Which database examples should one know? What are the differences?
Which one should I choose?
These are the questions this article aims to clarify.
Let’s begin!
- 1 So many databases – Why?
- 2 8 examples of databases
- 2.1 Relational databases – The enduring classic
- 2.2 Graphs – displaying complex data in a simple way
- 2.3 Object-oriented – close to the software
- 2.4 Hierarchical – structure and order
- 2.5 Columns – The powerful one
- 2.6 Key-Value – simplicity and speed
- 2.7 Hadoop – Big Data King
- 2.8 Document oriented – More than thought
So many databases – Why?
There are hundreds of databases on the market. Their task is to store, change and read data. Depending on the application, budget and hardware, you need a different database. The old world only knew databases in the form of a table. New problems need new storage concepts.
Databases are divided into 2 basic types:
Relational – SQL
The word relation from mathematics is a set of ordered pairs – pragmatically: tables.
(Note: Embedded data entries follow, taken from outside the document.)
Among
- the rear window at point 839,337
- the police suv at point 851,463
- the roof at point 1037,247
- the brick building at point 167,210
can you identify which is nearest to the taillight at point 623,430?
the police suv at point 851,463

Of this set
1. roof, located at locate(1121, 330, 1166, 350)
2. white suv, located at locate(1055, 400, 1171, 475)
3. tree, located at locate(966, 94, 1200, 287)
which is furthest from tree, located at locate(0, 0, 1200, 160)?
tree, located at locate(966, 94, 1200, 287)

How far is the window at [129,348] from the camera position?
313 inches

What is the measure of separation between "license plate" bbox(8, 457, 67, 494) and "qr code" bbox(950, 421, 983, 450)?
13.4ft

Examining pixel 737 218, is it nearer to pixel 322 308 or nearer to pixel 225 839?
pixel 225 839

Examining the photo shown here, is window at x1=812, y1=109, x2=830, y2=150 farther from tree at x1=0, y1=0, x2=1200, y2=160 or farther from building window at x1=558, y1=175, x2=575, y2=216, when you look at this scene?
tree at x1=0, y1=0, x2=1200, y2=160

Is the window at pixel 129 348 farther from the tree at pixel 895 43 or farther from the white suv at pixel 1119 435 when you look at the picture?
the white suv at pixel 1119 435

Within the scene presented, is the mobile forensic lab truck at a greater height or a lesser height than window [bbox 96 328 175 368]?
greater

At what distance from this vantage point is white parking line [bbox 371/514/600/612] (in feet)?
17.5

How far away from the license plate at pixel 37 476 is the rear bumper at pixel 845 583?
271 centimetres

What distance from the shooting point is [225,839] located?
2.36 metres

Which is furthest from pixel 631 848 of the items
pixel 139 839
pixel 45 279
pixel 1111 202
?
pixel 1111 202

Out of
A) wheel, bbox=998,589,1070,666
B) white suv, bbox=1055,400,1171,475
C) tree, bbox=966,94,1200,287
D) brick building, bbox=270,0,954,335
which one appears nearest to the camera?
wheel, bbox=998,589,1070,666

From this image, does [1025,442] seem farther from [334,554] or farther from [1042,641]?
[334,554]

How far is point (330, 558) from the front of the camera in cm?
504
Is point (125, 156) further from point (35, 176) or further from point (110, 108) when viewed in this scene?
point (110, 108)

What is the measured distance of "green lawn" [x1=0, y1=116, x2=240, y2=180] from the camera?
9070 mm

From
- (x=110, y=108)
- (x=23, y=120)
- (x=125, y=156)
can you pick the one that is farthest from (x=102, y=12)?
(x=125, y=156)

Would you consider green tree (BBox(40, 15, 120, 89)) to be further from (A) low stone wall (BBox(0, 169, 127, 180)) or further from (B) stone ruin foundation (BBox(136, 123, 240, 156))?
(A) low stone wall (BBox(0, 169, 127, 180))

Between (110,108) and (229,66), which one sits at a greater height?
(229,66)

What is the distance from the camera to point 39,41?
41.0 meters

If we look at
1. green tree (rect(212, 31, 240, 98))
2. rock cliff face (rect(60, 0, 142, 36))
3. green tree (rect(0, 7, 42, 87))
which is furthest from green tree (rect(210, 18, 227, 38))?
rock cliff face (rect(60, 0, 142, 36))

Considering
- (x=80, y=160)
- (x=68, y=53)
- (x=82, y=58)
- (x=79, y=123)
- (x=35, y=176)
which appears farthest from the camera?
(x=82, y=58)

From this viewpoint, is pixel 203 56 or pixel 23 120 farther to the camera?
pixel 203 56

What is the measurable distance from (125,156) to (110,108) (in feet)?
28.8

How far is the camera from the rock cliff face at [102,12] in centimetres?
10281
Tables consist of rows, the database entry and the columns with the column names/attributes.
Pure relational databases can only query, add, manipulate and delete records in this grid.
Not ONLY relational – NoSQL
NoSQL is a collective term for database types that are not only based on tabular structures. Depending on the type, it offers schema freedom, good scalability and new programming paradigms such as MapReduce. NoSQL never completely displace SQL databases because relational databases are best suited for certain tasks.
Which database should I choose?
The choice of database can be crucial to the success or failure of your IT project. Take your time and analyse which database is right for your project. The database is the foundation, which is very difficult to replace in the ongoing development.
- How long should the system exist?
- What are the requirements for the project?
- Can you estimate how much data in 3 months, 1 year or 10 years the database needs to hold?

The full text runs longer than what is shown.